課題: 「What is the distance」を含む行から項目の最後までの範囲を、全行もう一度書き出してください。その際、答えにある距離の数値はどれも-36だけ増減させてください。

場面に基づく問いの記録
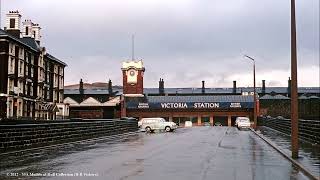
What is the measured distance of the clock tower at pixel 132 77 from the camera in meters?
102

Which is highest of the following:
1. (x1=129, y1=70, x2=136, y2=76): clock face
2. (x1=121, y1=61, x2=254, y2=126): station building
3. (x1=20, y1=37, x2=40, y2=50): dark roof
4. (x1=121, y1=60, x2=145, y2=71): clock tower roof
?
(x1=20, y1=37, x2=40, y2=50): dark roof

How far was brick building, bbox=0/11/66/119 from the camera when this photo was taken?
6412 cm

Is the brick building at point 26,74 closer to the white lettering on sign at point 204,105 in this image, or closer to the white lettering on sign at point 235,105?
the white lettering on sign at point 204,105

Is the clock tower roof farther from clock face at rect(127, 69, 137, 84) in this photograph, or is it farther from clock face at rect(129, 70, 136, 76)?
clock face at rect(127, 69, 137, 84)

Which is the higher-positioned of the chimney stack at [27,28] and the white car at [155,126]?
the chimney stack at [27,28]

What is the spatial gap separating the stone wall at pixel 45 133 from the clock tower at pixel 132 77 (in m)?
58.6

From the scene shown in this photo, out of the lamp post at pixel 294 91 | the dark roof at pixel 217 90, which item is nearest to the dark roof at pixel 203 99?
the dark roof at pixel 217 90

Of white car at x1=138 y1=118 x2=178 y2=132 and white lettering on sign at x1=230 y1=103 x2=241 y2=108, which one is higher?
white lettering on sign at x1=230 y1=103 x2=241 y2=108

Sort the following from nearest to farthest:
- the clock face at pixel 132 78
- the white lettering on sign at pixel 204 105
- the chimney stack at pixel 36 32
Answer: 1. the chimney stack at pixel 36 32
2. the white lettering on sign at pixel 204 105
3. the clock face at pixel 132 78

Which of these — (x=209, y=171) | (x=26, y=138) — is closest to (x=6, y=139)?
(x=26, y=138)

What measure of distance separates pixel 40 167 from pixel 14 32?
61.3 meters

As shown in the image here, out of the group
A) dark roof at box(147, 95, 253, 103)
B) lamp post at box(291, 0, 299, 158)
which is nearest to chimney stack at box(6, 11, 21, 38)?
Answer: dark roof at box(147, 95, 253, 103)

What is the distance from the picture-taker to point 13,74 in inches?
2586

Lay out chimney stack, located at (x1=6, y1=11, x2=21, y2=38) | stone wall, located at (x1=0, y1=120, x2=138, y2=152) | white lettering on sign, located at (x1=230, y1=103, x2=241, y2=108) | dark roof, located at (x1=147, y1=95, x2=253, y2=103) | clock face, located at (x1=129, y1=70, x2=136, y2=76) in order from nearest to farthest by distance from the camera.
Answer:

解答例:
What is the distance from the picture-taker to point 13,74 in inches?
2550

Lay out chimney stack, located at (x1=6, y1=11, x2=21, y2=38) | stone wall, located at (x1=0, y1=120, x2=138, y2=152) | white lettering on sign, located at (x1=230, y1=103, x2=241, y2=108) | dark roof, located at (x1=147, y1=95, x2=253, y2=103) | clock face, located at (x1=129, y1=70, x2=136, y2=76) in order from nearest to farthest by distance from the camera.
Answer:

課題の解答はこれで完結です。